[How to complete this task] Retype the records below exactly. Leave nothing out.

[The records]
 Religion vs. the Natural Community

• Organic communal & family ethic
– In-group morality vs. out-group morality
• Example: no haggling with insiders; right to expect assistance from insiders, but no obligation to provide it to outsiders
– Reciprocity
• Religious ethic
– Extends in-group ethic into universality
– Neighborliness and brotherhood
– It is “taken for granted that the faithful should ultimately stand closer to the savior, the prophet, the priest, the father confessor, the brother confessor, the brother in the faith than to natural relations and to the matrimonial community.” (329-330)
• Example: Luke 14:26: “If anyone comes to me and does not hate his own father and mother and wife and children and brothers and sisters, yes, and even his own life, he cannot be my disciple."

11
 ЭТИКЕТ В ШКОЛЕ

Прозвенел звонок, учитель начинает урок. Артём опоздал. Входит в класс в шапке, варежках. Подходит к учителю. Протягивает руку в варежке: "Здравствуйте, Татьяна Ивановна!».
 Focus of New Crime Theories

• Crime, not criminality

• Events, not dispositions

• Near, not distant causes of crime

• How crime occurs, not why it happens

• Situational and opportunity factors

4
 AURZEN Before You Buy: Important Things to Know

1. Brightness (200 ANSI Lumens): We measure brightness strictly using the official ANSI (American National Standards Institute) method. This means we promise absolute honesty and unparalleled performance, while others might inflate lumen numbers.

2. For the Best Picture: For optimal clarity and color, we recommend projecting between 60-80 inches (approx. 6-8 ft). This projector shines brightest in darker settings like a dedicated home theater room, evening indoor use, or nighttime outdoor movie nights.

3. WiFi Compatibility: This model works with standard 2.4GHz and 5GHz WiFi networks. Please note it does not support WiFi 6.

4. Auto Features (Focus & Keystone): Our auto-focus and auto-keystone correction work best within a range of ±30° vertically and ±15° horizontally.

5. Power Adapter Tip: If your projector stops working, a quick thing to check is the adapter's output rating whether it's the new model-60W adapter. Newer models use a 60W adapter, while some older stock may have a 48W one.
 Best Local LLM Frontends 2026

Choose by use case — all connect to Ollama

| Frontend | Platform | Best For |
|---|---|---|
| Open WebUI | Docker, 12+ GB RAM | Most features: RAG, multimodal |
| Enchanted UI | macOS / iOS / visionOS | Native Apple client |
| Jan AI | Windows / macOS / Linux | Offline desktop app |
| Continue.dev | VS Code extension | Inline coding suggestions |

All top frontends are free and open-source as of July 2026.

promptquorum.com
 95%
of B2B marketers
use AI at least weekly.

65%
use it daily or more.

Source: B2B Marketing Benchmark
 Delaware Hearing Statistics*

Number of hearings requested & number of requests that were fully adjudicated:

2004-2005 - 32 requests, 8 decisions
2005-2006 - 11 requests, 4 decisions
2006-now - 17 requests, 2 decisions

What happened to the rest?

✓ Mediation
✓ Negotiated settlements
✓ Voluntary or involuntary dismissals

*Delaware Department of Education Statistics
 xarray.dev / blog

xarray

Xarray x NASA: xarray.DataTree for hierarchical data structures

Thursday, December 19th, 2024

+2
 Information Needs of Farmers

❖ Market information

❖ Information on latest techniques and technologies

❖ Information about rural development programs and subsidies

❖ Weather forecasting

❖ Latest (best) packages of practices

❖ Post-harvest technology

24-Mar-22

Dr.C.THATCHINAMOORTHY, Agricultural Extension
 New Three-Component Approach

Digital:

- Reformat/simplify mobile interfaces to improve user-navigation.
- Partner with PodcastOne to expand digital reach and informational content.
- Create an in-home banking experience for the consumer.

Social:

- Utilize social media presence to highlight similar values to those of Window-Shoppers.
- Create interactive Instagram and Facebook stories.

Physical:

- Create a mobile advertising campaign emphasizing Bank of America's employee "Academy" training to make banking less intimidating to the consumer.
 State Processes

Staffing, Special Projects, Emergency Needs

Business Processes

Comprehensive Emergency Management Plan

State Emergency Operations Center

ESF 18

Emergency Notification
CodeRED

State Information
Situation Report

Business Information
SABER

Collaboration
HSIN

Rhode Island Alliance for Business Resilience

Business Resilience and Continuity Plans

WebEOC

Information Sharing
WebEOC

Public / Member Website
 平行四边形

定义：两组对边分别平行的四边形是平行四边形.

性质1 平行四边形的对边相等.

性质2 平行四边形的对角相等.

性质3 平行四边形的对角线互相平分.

[Answer section]
 Religion vs. the Natural Community

• Organic communal & family ethic
– In-group morality vs. out-group morality
• Example: no haggling with insiders; right to expect assistance from insiders, but no obligation to provide it to outsiders
– Reciprocity
• Religious ethic
– Extends in-group ethic into universality
– Neighborliness and brotherhood
– It is “taken for granted that the faithful should ultimately stand closer to the savior, the prophet, the priest, the father confessor, the brother confessor, the brother in the faith than to natural relations and to the matrimonial community.” (329-330)
• Example: Luke 14:26: “If anyone comes to me and does not hate his own father and mother and wife and children and brothers and sisters, yes, and even his own life, he cannot be my disciple."

11
 ЭТИКЕТ В ШКОЛЕ

Прозвенел звонок, учитель начинает урок. Артём опоздал. Входит в класс в шапке, варежках. Подходит к учителю. Протягивает руку в варежке: "Здравствуйте, Татьяна Ивановна!».
 Focus of New Crime Theories

• Crime, not criminality

• Events, not dispositions

• Near, not distant causes of crime

• How crime occurs, not why it happens

• Situational and opportunity factors

4
 AURZEN Before You Buy: Important Things to Know

1. Brightness (200 ANSI Lumens): We measure brightness strictly using the official ANSI (American National Standards Institute) method. This means we promise absolute honesty and unparalleled performance, while others might inflate lumen numbers.

2. For the Best Picture: For optimal clarity and color, we recommend projecting between 60-80 inches (approx. 6-8 ft). This projector shines brightest in darker settings like a dedicated home theater room, evening indoor use, or nighttime outdoor movie nights.

3. WiFi Compatibility: This model works with standard 2.4GHz and 5GHz WiFi networks. Please note it does not support WiFi 6.

4. Auto Features (Focus & Keystone): Our auto-focus and auto-keystone correction work best within a range of ±30° vertically and ±15° horizontally.

5. Power Adapter Tip: If your projector stops working, a quick thing to check is the adapter's output rating whether it's the new model-60W adapter. Newer models use a 60W adapter, while some older stock may have a 48W one.
 Best Local LLM Frontends 2026

Choose by use case — all connect to Ollama

| Frontend | Platform | Best For |
|---|---|---|
| Open WebUI | Docker, 12+ GB RAM | Most features: RAG, multimodal |
| Enchanted UI | macOS / iOS / visionOS | Native Apple client |
| Jan AI | Windows / macOS / Linux | Offline desktop app |
| Continue.dev | VS Code extension | Inline coding suggestions |

All top frontends are free and open-source as of July 2026.

promptquorum.com
 95%
of B2B marketers
use AI at least weekly.

65%
use it daily or more.

Source: B2B Marketing Benchmark
 Delaware Hearing Statistics*

Number of hearings requested & number of requests that were fully adjudicated:

2004-2005 - 32 requests, 8 decisions
2005-2006 - 11 requests, 4 decisions
2006-now - 17 requests, 2 decisions

What happened to the rest?

✓ Mediation
✓ Negotiated settlements
✓ Voluntary or involuntary dismissals

*Delaware Department of Education Statistics
 xarray.dev / blog

xarray

Xarray x NASA: xarray.DataTree for hierarchical data structures

Thursday, December 19th, 2024

+2
 Information Needs of Farmers

❖ Market information

❖ Information on latest techniques and technologies

❖ Information about rural development programs and subsidies

❖ Weather forecasting

❖ Latest (best) packages of practices

❖ Post-harvest technology

24-Mar-22

Dr.C.THATCHINAMOORTHY, Agricultural Extension
 New Three-Component Approach

Digital:

- Reformat/simplify mobile interfaces to improve user-navigation.
- Partner with PodcastOne to expand digital reach and informational content.
- Create an in-home banking experience for the consumer.

Social:

- Utilize social media presence to highlight similar values to those of Window-Shoppers.
- Create interactive Instagram and Facebook stories.

Physical:

- Create a mobile advertising campaign emphasizing Bank of America's employee "Academy" training to make banking less intimidating to the consumer.
 State Processes

Staffing, Special Projects, Emergency Needs

Business Processes

Comprehensive Emergency Management Plan

State Emergency Operations Center

ESF 18

Emergency Notification
CodeRED

State Information
Situation Report

Business Information
SABER

Collaboration
HSIN

Rhode Island Alliance for Business Resilience

Business Resilience and Continuity Plans

WebEOC

Information Sharing
WebEOC

Public / Member Website
 平行四边形

定义：两组对边分别平行的四边形是平行四边形.

性质1 平行四边形的对边相等.

性质2 平行四边形的对角相等.

性质3 平行四边形的对角线互相平分.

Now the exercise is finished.